Histórias de
Fogo de Conselho.
A Morada do
Fantasma.
Os monitores escolheram um local próximo a
uma pequena mata, onde existia uma casa abandonada e todos concordaram. Ficava
a uns 400 metros do acampamento. A Patrulha de serviço
não perdeu tempo. Logo que chegaram ela preparou o fogo dentro dos padrões
técnicos para evitar incêndios e tinha que ser ascendida com no máximo dois
palitos de fósforos. Se não conseguissem, outra patrulha assumiria o que
dificilmente acontecia.
Não havia um “Animador de Fogo de
Conselho”. Este iria surgir naturalmente no desenrolar da noite. Qualquer
programa escrito estava fora de cogitação. Não iriam se prender a um roteiro,
pois ali, naquela noite e em todas às outras a participação era completa.

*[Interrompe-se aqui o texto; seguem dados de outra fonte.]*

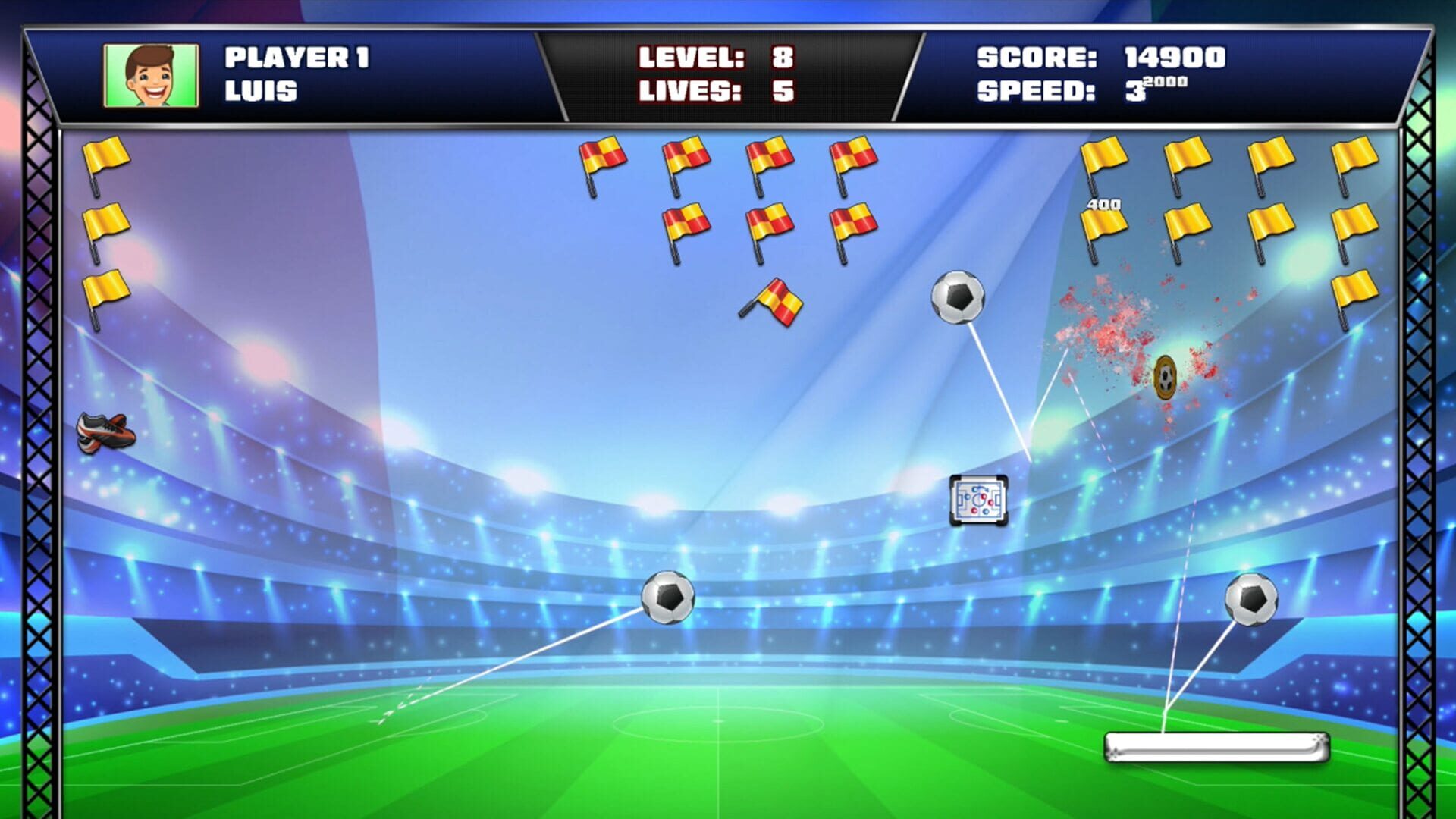 Futbol Break screenshot 1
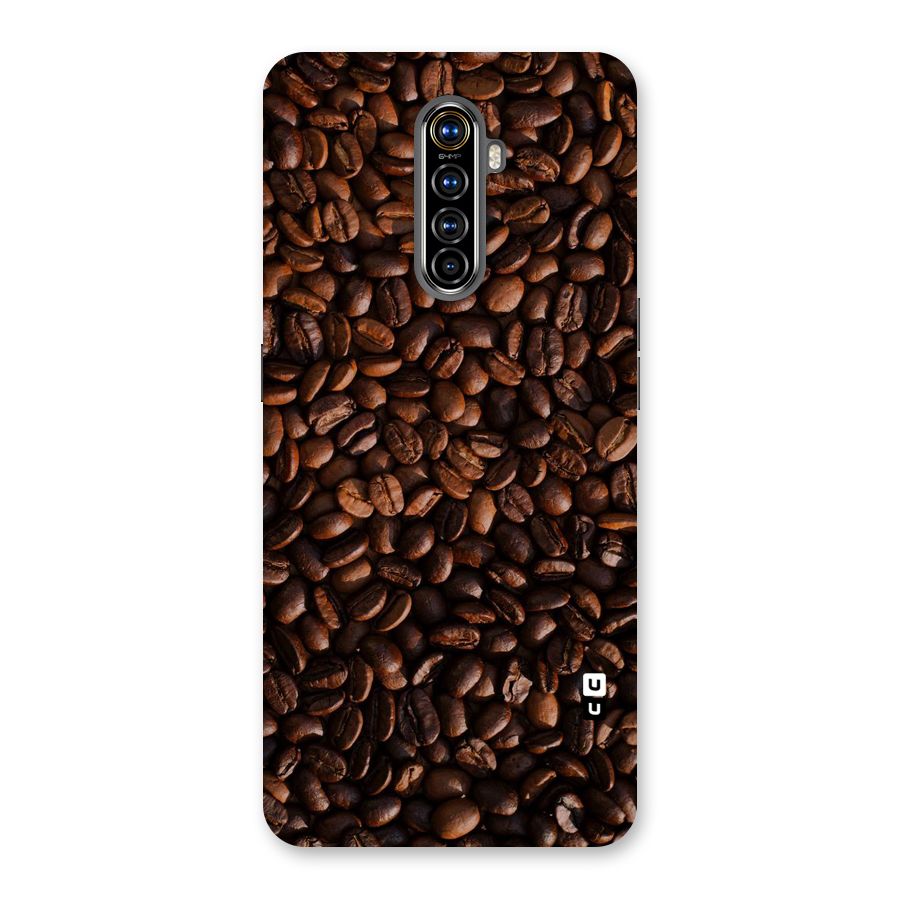 Coffee Beans Scattered Back Case for Realme X2 Pro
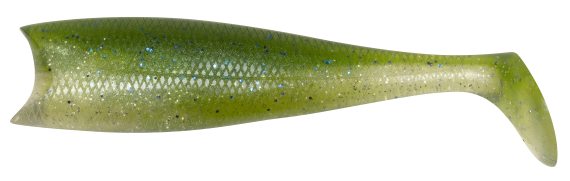 ILLEX NITRO SHAD 9 CM 6PCS GREEN SPRAT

Sabiam o que queriam e iriam fazer conforme a Tradição de Tropa. Se havia uma
coisa que detestavam, era o tal Lampião do Conselho. Dava até vontade de rir do
tal Lampião. Diziam que um bom mateiro ascende o fogo em qualquer tempo e em
qualquer lugar! Eu acreditava, pois o adestramento da tropa sempre foi um dos
melhores. Enquanto isto os demais não se afastavam muito, pois a
escuridão da noite e o lugar davam calafrios. (não havia luar)

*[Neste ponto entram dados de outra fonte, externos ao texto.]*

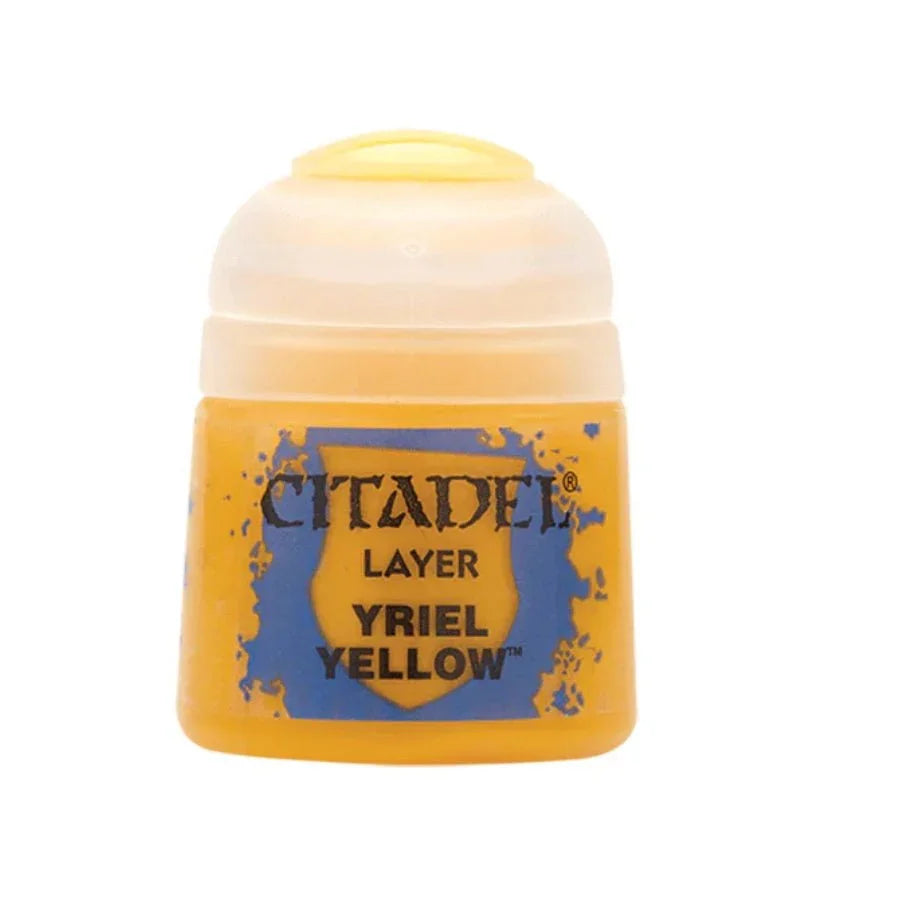 Citadel Layer: Yriel Yellow acrylic paint pot by Games Workshop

Todos foram chamados e se assentaram a bel
prazer, enquanto um Escoteiro ascendia o fogo. Nesta hora, ficaram de pé, e
como tradição antiga invocaram os Espíritos dos Ventos e a viva voz,
cantaram a Canção do Fogo de Conselho. Cantavam com gosto. Às chamas já se
esticavam aos céus quando terminaram. Ouviram alguém bater palmas. Não eram
eles. Se havia alguém escondido para amedrontar não seria com aquela Tropa. Um
dos chefes deu uma busca em volta da casa e dentro dela. Nada.
Continuaram. Logo uma Patrulha imitava
outra quando da enchente (no primeiro dia uma forte chuva encheu as barracas de
lama). Surgiram palmas escoteiras inventadas na hora. Uma parada para conversa,
um chocolate quente, uma mordida num biscoito. Conversas paralelas. Alguém
alimenta o fogo, um dedilha o violão e outro começa a cantar. Alguns acompanham
dois se encaminham para o centro da arena e começam a representar um Chefe e um
Monitor. Risadas, palmas.
Pedem um jogo, um Monitor se oferece para
fazer um novo, aprendido em outra atividade. Um grito. Não muito alto. A tropa
se cala. É brincadeira de alguém. Eles aceitam a participação do “Fantasma”.
Vai quebrar a cara pensam. Não foi a primeira vez. Ouvem outras em outros
acampamentos. Agora não seriam surpreendidos. Continuam às canções,
improvisações, batem papos, jogos e até um pequeno Adestramento de primeiros
socorros. Não faltou o Contador de Histórias, e nessa o monitor mais
antigo se destacava. Era assim o fogo da Tropa.
Às brasas começaram a aparecer. A lenha foi
terminando e todos demonstravam sono. Uma boca abre aqui, outra ali. A noite
avançou sem ninguém perceber. Um Chefe convida a todos para encerrarem com a
Cadeia da Fraternidade. Começam a cantar e param. Todos olham para dentro da
casa e vêem uma luz azul brilhante. Ficam estáticos. Alguns vão até lá e dentro
da casa não há luz! - Já existem tremedeiras. Sem falar voltam para o
acampamento. Ninguém quer ir à frente nem ficar atrás. Dormiram encostados uns
nos outros mesmo com a chefia alegrando e encorajando todos.
No dia seguinte, após o desarme do campo,
na cerimônia da Bandeira, um morador das proximidades estava presente
assistindo de longe. Um Chefe o convidou para participar na ferradura. Ele veio
sem jeito e ali permaneceu até o final. Uma rodinha se formou em redor dele, e
ficaram sabendo a historia da “Morada do Fantasma”:
- A casa foi construída pôr um jovem, -
dizia - filho de um “meeiro” (usa a terra de uma fazenda para plantar, e
paga parte da colheita ao dono) quando se casou. Com menos de quatro meses, ele
matou a mulher porque achou que esta o traia. Não era verdade. Foi preso e
condenado há vários anos de prisão. Ninguém sabe onde está e quando vai sair da
cadeia. O que todos sabem é que o espírito ou “fantasma” da mulher não
abandonou a casa e até hoje e a mantém limpa e arrumada, mesmo sem móveis sem
nada. Um padre já benzeu a casa, mas ela não sai de lá.